Our efforts will involve applying different approaches in different regions. Some approaches will involve integration with drought relief activities, which will involve the utilization of existing drought relief facilities such as warehouses from where food will be distributed. Furthermore, we will endeavour to drastically improve sanitation in all regions since it is our poorest indicator on various competitive indices such as the World Economic Forum Competitiveness Index.
Efforts to improve nationwide sanitation will involve the installation of waterless toilets in all 14 regions. Our aim is to completely eliminate the need for our people to relieve themselves in the bush. Where applicable, we also plan to provide ploughing and tractor services to subsistence farmers in the North, North-East, Kunene Region and in the South as well as all areas where subsistence farming take place. We will ensure that no region is left out.

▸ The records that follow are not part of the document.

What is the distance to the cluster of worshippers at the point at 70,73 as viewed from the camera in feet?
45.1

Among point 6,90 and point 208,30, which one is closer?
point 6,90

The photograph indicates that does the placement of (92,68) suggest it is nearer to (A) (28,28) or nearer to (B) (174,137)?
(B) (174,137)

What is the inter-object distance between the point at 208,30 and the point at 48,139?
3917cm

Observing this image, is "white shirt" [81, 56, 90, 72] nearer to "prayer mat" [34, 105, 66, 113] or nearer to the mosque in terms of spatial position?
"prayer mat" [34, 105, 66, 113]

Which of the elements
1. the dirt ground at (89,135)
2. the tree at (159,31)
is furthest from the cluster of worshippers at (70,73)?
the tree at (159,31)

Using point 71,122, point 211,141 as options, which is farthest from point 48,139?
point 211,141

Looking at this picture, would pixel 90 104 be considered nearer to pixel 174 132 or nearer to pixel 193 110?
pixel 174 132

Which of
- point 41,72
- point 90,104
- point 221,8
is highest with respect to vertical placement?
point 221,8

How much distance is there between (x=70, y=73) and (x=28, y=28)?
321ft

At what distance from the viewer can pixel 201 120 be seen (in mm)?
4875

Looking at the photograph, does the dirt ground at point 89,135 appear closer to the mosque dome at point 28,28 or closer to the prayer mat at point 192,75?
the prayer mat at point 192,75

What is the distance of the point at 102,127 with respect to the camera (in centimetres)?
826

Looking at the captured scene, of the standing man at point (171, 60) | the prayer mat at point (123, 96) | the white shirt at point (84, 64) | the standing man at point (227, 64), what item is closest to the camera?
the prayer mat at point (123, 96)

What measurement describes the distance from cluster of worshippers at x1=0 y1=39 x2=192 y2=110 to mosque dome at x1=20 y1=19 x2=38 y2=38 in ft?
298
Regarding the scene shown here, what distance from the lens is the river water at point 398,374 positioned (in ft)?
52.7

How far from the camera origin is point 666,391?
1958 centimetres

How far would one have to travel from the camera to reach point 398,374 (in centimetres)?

Today is added proof that as a country, we are on the march in the right direction towards prosperity. At this juncture, I would like to acknowledge the efforts of our local commercial and game farming community, our manufacturers, our retailers, and our churches who have firmly pledged to assist the food bank concept. This patriotic display by Namibians from all corners of the country is indicative of a firm belief in a brighter future for all Namibians.
Let me also acknowledge the United Nations and our diplomatic community for having pledged support for our food bank concept, as well as the war on poverty as a whole. We appreciate and thank you for the continuation of your solidarity with the people of Namibia.
While there are those wishing to see government fail, there are those patriotic Namibians and members of the international community who are committed to the success of our country. I would like to quote from a recent article by Dr Joseph Stiglitz and Professor Anya Schiffrin, titled Learning from Namibia, which says, “Namibia shows that even countries that start with serious disadvantages – extremes of racism, colonialism, inequality, and underdevelopment – can chart a path toward shared prosperity. Its achievement deserves international recognition – and emulation.” If a noble laureate in economics and a renowned professor can deliver such a positive verdict on our country then why should we pay attention to the naysayers who are intent on delivering their own distorted indictments against our government?
Therefore, let us pull together in one direction, with strength and courage – the strength and courage needed to fight our war against poverty as One Namibia One Nation.
• This is a shortened version of President Hage Geingob’s speech at the launch of the food bank in Katutura on Thursday.